“Fragile states are the toughest development challenge of our era,” said Zoellick in his keynote address at the 50th anniversary conference of the International Institute for Strategic Studies. “Soldiers and aid workers need to cooperate to help the people in these countries shift from being victims to becoming the principal agents of recovery. Without this cooperation, efforts to save fragile states are likely to fail, and we will all pay the consequences.”
“… These situations require looking beyond the analytics of development – to a different framework of building security, legitimacy, governance, and economy. This is not security as usual, or development as usual. Nor is it about what we have come to think of as peacebuilding or peacekeeping,” said Zoellick. “This is about Securing Development – bringing security and development together first to smooth the transition from conflict to peace and then to embed stability so that development can take hold over a decade and beyond. Only by securing development can we put down roots deep enough to break the cycle of fragility and violence.”
Noting that the World Bank Group committed over $3 billion to fragile states or countries suffering from conflict, Zoellick described many of the challenges facing states, and outlined 10 areas to focus on.
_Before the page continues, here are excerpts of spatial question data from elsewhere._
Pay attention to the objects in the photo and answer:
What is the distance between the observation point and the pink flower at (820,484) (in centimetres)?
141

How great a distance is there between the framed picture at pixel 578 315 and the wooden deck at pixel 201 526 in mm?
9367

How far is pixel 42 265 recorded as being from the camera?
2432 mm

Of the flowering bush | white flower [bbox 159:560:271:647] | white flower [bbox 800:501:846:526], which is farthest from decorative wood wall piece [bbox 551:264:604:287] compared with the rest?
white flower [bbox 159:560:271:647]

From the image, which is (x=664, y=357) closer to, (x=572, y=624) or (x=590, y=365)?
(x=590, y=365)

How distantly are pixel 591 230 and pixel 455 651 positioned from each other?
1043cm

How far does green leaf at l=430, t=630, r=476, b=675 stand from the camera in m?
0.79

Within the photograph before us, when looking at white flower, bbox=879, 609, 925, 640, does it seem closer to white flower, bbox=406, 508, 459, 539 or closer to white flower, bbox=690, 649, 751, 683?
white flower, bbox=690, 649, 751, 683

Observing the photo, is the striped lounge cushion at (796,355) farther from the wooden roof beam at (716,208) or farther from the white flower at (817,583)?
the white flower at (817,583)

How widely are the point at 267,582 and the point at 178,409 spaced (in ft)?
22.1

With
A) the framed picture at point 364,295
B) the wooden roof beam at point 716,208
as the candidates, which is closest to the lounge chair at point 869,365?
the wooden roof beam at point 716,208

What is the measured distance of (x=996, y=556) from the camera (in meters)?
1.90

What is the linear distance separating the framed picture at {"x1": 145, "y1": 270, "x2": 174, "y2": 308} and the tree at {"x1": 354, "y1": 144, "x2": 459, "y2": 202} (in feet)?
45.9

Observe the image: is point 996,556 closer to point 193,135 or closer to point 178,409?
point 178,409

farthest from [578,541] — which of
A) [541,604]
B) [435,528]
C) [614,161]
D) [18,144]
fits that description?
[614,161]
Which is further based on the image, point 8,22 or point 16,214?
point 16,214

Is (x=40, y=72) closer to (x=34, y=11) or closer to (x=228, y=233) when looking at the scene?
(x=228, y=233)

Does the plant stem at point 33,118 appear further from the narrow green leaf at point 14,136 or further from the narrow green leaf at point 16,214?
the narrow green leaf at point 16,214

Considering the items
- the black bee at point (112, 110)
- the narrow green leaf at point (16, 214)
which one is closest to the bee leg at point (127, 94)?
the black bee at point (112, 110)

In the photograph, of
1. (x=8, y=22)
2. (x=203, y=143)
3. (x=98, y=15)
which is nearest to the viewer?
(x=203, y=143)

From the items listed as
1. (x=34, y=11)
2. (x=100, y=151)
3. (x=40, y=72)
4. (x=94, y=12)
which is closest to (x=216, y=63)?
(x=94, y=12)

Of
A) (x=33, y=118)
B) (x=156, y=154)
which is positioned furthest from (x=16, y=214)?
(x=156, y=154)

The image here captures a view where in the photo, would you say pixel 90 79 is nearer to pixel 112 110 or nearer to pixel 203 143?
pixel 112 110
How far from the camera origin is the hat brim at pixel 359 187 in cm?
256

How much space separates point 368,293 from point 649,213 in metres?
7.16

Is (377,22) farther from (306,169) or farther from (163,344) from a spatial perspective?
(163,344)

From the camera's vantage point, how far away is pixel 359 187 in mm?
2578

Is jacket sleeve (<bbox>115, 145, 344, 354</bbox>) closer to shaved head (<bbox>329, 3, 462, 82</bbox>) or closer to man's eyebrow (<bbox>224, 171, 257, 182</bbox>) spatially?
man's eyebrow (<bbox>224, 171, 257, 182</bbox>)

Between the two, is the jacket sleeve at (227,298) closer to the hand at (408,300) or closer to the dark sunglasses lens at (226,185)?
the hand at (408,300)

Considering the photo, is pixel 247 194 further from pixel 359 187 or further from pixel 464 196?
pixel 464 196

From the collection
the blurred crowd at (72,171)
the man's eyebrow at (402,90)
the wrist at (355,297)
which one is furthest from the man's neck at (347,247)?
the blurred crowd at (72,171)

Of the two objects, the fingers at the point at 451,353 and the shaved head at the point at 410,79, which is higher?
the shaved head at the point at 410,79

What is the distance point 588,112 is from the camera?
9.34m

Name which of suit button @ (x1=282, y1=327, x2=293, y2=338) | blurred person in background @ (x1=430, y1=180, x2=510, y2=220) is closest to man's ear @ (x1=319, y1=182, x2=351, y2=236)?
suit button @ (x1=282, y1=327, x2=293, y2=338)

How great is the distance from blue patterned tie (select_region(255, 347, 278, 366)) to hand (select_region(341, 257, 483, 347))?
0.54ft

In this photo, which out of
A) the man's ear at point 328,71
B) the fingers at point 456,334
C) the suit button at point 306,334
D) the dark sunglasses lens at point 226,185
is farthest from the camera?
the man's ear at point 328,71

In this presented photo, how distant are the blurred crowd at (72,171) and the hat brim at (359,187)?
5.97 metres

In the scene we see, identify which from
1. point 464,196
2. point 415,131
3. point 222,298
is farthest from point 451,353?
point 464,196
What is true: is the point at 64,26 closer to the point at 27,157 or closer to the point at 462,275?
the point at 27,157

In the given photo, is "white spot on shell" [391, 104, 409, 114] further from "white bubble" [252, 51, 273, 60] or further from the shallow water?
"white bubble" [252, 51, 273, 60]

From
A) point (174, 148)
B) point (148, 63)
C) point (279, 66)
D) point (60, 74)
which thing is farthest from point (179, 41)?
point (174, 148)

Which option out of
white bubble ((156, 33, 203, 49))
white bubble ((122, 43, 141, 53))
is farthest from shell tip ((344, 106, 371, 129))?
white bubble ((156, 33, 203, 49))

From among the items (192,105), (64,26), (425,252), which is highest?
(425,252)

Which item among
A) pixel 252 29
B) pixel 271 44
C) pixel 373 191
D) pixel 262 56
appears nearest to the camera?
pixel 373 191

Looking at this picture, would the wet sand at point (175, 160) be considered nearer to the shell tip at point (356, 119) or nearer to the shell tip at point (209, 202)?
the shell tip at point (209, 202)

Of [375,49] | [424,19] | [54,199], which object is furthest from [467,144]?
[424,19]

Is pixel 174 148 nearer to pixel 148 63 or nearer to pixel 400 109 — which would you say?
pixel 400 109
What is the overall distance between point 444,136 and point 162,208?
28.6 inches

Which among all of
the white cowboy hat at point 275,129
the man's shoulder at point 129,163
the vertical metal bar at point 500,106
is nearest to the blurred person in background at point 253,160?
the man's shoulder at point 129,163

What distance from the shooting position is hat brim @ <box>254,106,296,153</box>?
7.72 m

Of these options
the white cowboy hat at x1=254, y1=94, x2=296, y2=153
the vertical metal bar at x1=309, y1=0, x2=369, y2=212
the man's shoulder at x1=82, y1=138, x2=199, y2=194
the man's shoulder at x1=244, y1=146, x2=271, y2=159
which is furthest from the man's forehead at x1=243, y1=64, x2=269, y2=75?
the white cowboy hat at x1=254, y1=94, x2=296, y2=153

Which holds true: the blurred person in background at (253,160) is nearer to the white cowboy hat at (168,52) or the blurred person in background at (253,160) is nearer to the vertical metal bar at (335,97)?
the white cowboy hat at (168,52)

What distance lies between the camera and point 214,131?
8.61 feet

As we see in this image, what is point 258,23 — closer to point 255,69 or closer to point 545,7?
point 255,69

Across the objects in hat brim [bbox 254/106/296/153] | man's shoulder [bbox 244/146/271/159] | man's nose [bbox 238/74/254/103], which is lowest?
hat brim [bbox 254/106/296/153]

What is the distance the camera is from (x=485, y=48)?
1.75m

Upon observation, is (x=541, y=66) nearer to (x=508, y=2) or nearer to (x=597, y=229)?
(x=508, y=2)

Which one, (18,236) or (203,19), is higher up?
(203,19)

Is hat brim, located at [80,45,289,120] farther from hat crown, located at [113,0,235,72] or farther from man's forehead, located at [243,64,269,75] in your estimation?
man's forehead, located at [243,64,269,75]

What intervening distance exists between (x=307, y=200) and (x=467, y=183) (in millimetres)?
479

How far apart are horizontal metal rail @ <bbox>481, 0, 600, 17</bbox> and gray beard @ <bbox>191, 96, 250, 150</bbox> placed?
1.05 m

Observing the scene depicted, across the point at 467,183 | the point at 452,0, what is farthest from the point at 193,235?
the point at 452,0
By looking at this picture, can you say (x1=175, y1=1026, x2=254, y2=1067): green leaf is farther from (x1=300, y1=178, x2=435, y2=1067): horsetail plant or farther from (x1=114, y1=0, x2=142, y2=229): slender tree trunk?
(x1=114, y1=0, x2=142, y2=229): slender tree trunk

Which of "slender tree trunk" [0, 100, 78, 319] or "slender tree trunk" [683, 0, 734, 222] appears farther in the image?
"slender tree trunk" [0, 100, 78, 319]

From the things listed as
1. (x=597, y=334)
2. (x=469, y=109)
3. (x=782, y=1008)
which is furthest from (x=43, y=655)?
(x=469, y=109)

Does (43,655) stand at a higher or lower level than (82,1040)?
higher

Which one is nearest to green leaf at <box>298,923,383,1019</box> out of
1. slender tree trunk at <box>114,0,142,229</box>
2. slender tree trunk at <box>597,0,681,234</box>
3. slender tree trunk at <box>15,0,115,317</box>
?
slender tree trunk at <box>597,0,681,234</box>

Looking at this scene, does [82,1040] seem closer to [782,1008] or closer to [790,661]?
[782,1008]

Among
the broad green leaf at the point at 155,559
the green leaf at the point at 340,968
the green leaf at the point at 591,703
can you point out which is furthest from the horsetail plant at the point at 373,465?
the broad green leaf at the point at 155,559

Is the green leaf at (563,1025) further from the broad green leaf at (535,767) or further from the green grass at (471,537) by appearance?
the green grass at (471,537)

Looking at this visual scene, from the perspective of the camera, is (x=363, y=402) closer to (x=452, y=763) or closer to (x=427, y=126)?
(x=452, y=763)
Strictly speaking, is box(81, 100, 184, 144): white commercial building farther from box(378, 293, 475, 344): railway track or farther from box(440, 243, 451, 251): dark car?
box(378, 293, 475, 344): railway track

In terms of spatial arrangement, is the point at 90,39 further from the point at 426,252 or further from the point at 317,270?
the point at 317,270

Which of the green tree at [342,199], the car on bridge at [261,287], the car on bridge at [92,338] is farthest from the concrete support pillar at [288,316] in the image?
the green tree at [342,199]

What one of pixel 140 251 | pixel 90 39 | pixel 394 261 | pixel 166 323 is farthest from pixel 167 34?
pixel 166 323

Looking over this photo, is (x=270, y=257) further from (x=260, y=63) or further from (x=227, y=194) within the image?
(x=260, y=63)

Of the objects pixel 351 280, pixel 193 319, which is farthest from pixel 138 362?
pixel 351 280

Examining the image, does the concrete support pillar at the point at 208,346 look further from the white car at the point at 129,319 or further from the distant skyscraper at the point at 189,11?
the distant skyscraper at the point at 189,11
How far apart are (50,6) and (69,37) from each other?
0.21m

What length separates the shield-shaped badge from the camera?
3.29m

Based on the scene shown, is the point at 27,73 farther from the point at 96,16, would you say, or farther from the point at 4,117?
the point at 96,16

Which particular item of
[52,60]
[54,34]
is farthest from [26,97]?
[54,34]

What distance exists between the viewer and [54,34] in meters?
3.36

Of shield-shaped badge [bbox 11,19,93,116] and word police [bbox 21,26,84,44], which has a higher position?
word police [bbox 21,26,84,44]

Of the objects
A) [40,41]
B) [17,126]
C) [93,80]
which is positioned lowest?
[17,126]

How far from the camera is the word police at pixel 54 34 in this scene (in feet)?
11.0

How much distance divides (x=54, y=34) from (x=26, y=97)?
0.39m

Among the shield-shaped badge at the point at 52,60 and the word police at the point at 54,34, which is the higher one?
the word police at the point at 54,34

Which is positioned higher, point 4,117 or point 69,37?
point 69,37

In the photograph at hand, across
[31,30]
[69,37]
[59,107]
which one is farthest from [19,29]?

These ranged from building the legitimacy of states and rule of law; strengthened security; local and national ownership; economic stability and a healthy private sector; the political economy; coordination among institutions and actors; the regional context; and the need for long term commitment.
Zoellick called for better integrating the military, political, legal, developmental, financial and technical tools with a variety of actors, from states to international organizations, civil society to the private sector.
The World Bank Group estimates that one billion people, including about 340 million of the world’s extreme poor, are estimated to live in fragile states. Zoellick noted that these countries account for about a third of the deaths in poor countries from HIV/AIDS, a third of those who lack access to clean water, and a third of children who do not complete primary school. Fragile states have poverty rates averaging 54 percent, compared to 22 percent in other low income countries, he added.
Zoellick said the breakdown of states creates “waves of danger” for their regions and ultimately for the world, spawning diseases, outflows of desperate people, criminality, and terrorism. “…as the world witnessed seven years ago yesterday, broken states can be the weak link in the global security chain if they are infiltrated by terrorists who recruit, train, and prosper amidst devastation,” Zoellick said.